Resurfacing with low noise material
- As mentioned in paragraph 5 above, the low noise resurfacing programme has been restricted to existing high-speed roads. The material is considered less suitable for local roads where frequent stop and start due to traffic lights, loading and unloading activities and parking would shorten its life considerably. It is estimated that while a local road with normal asphalt surface needs resurfacing once every six years, one with this type of low noise surfacing needs to be resurfaced at least once every three years. This would mean higher maintenance costs, more traffic disruption and inconvenience to drivers, pedestrians and shop operators. Consequently, under existing policy, low noise surfacing materials are used on new local roads under exceptional circumstances where noise reduction is an absolute necessity but cannot be achieved by any other means.
- We will extend the above policy for new local roads to existing local roads.
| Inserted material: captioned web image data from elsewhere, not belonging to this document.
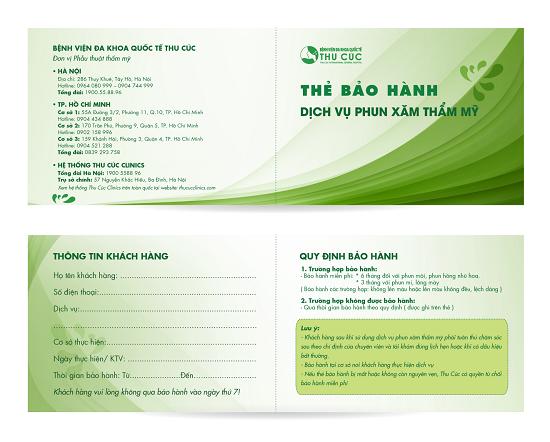 Khách hàng sau thực hiện phun xăm tại Thu Cúc Clinics được cấp thẻ bảo hành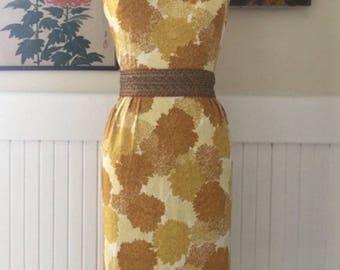 Vintage Pin Up 50s 60s Printed Floral Yellow Wiggle Dress Sz Small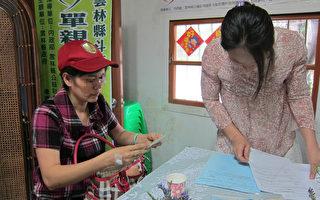 单亲妈妈生活陷困顿,可申请社会福利救急。(刘晓茹/大纪元)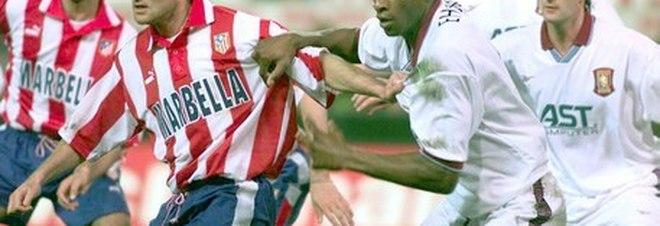 Ehiogu, a destra, in azione contro Vieri in un Atletico Madrid-Aston Villa di fine anni Novanta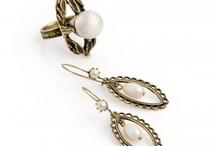 JewelMint Nesting Pearl Set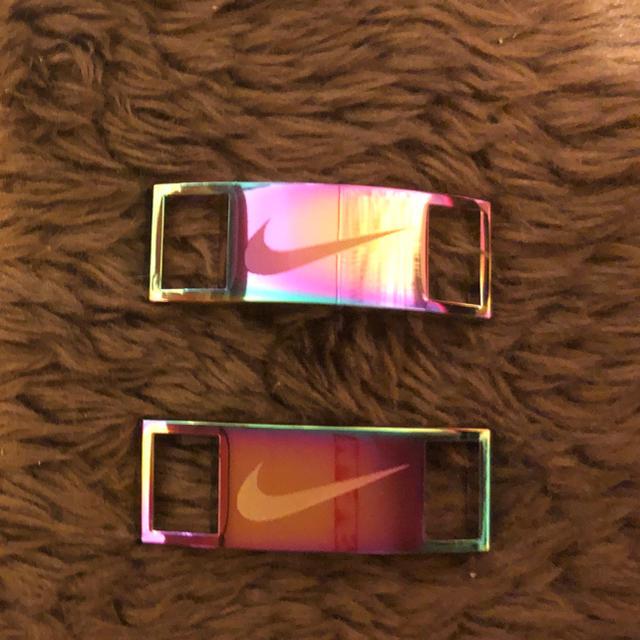 NIKE(ナイキ)のナイキ原宿限定 NIKE デュブレ シューレースプレート 虹色 メンズの靴/シューズ(スニーカー)の商品写真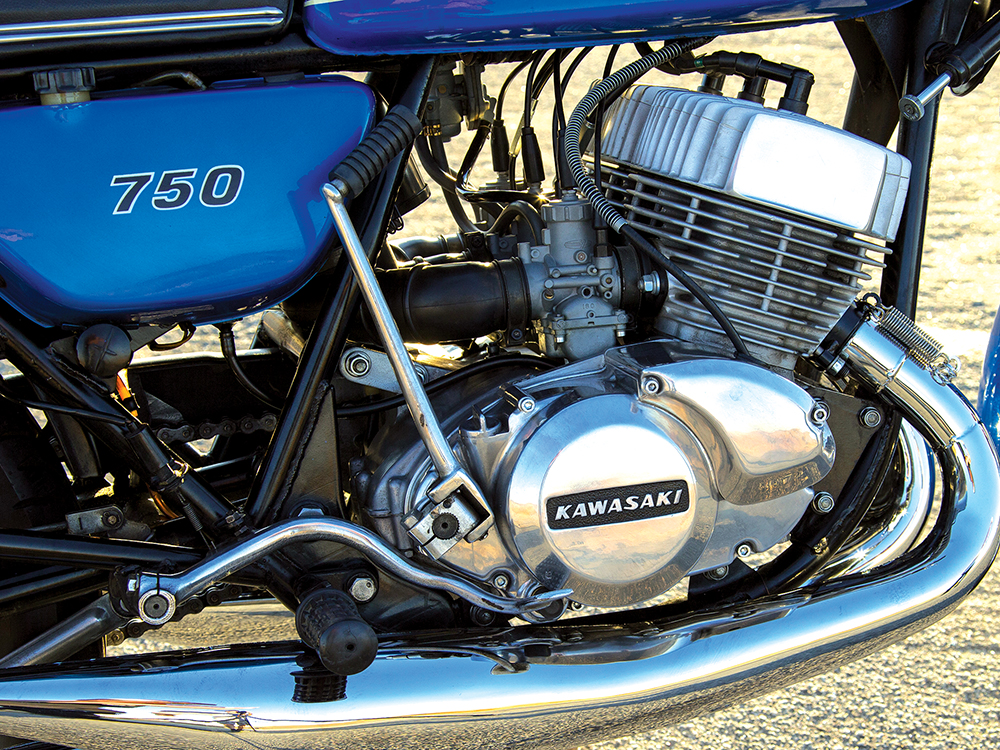 CLASSIC TWO-STROKE MOTORCYCLES: 1972 Kawasaki's Widowmaker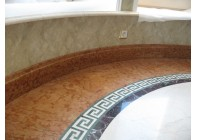 Мраморный пол с использованием греческого меандра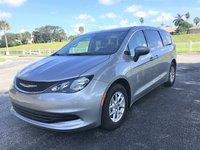 Picture of 2017 Chrysler Pacifica Touring, exterior, gallery_worthy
Environmental Protection Department has currently identified 72 roads as candidates for feasibility study. The preliminary assessment is that 36 of these roads will meet the site geometry and traffic volume for the low noise surfacing materials to be effectively applied while the remaining 36 will exceed the desired traffic volume control by up to 20%. This will mean that if low noise surfacing is applied to these 72 road sections, half of them may need to be resurfaced once every two years instead of three years. The feasibility of resurfacing these 72 road sections will be studied by Environmental Protection Department and Highways Department in details taking into account other engineering considerations. Subject to satisfactory results of the study, a resurfacing programme will be implemented.
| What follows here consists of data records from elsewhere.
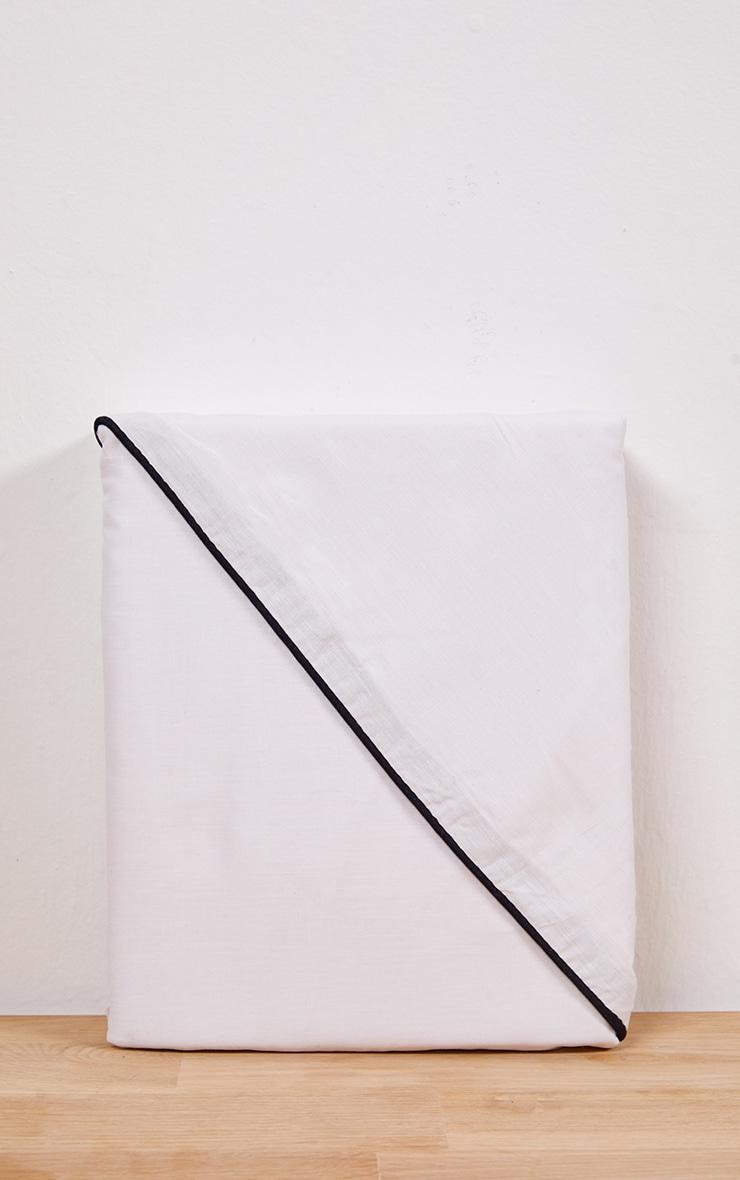 White With Black Piping Plain Double Duvet Set 3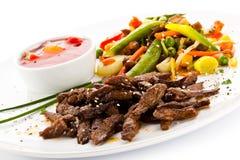 Grillade meat och grönsaker Royaltyfria Bilder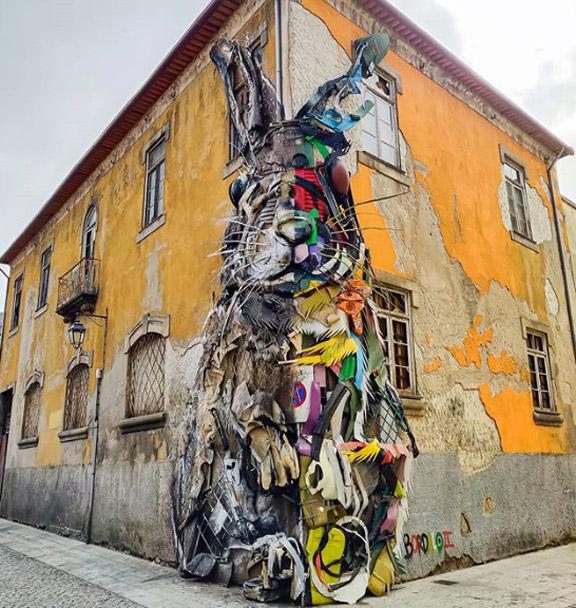 Half Rabbit di Bordalo II è il capolavoro della street art di Porto in Portogallo.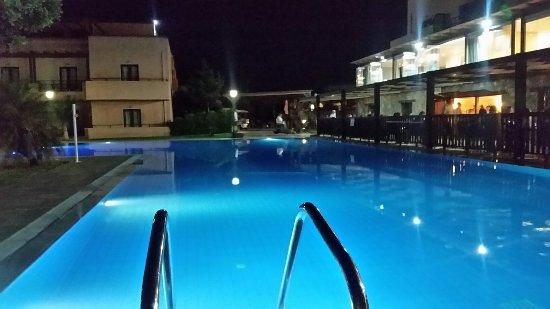 SENTIDO Vasia Resort & Spa: 20160620_223040_large.jpg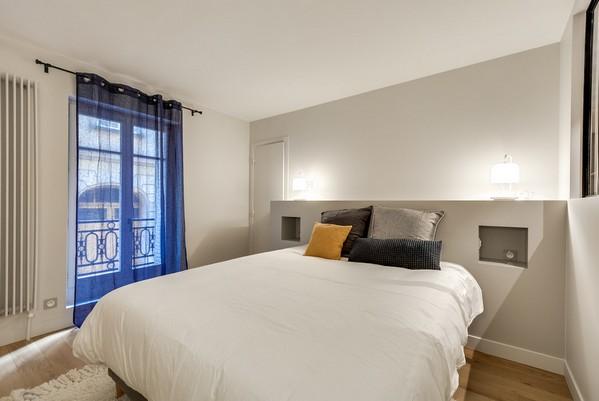 современная французская спальня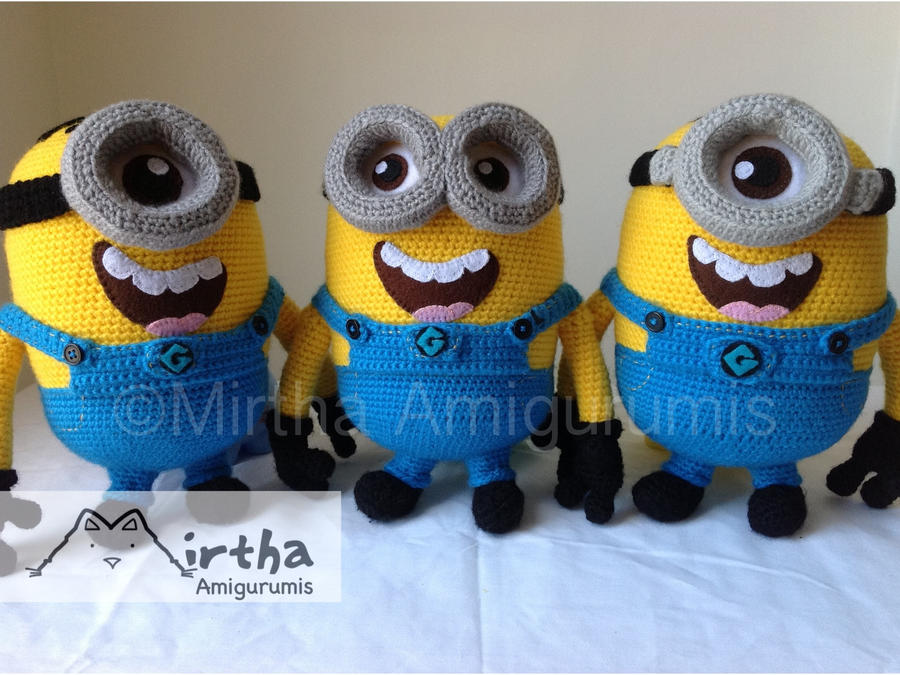 Minion army despicable me by Mirtha Amigurumis by MirthaAmigurumis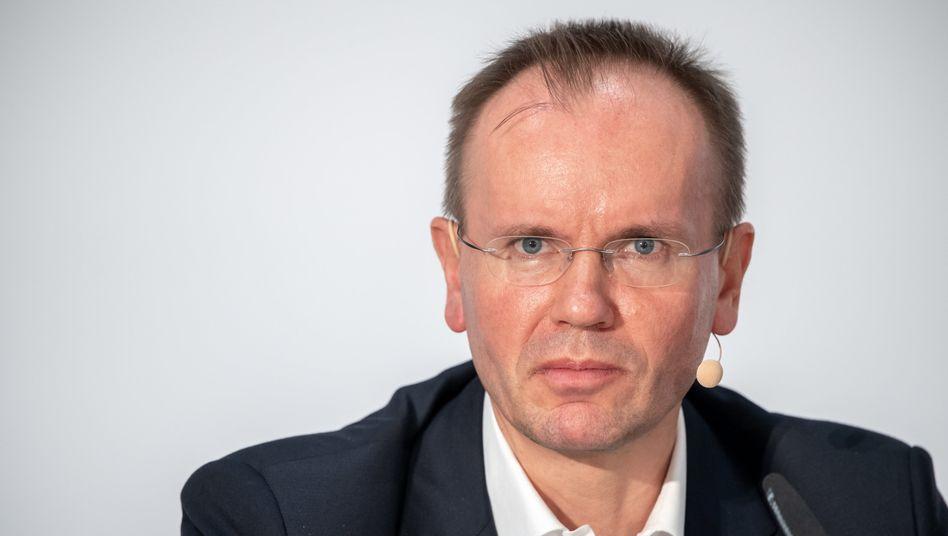 Bloß kein Blickkontakt: Markus Braun, 2019 als Wirecard-Chef auf der Bilanzpressekonferenz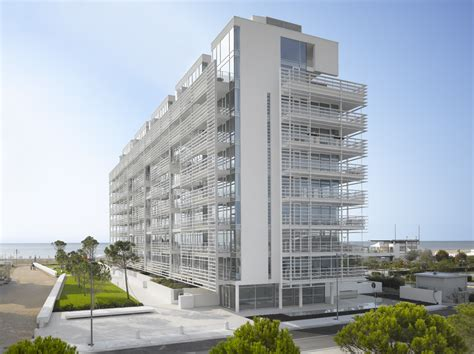 Design Apartment Jesolo | jesolo lido condominium richard meier partners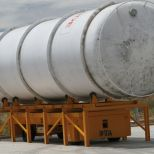 Self propelled truck for handling gas tanks :: DTA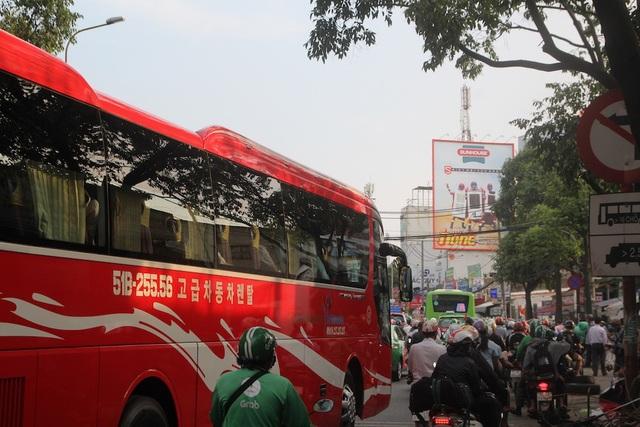 Từ chiều 1/5, giao thông qua khu vực bến xe miền Đông bắt đầu căng thẳng khi người dân trở lại thành phố sau kỳ nghỉ lễ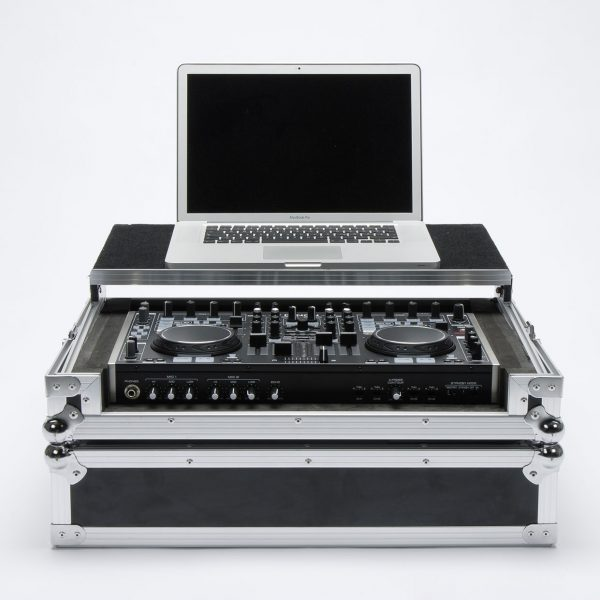 dj controller workststion mc 6000 frontal 2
- We estimate that the resurfacing of the 72 road sections will benefit 40,000 residential units. About 11% of them will experience a reduction in noise to a level below the noise limit after the resurfacing.
- For the existing excessively noisy roads where engineering solutions are impracticable, and for roads where engineering solutions would not be adequate in reducing the noise level to below the noise limit, we will explore on a selective basis and implement non-engineering options such as traffic management measures where practicable case-by-case.
- However, any control measures would benefit some and inconvenience others. Considerable operational and enforcement problems are involved. We need to examine the feasibility of introducing such solutions most carefully and will consult the relevant District Councils and the transport trade in considering such proposals. In the longer term, the noise impact of the existing roads should be addressed in a comprehensive manner through urban renewal and better town planning efforts.
- There is no ideal solution to address the noise impact of existing roads on residents, which has existed for many years. But the Administration is doing all it can within the current constraints. Although we expect that the exposure of some residents to excessive traffic noise after implementation of the above proposals would still be unavoidable, the proposed measures would have an appreciable mitigating effect and bring overall improvement to the living environment of those being affected by excessive traffic noise generated from existing roads.
- We will brief the relevant District Councils (DCs) on the new policy and the proposed implementation programme. We will seek funding for the retrofitting and road resurfacing works for the roads currently identified, and for any additional roads covered by the new policy.
Environment and Food Bureau
1 L10(1 hour) is the noise level exceeded for 10% of an one-hour period, generally used for road noise at peak traffic flow.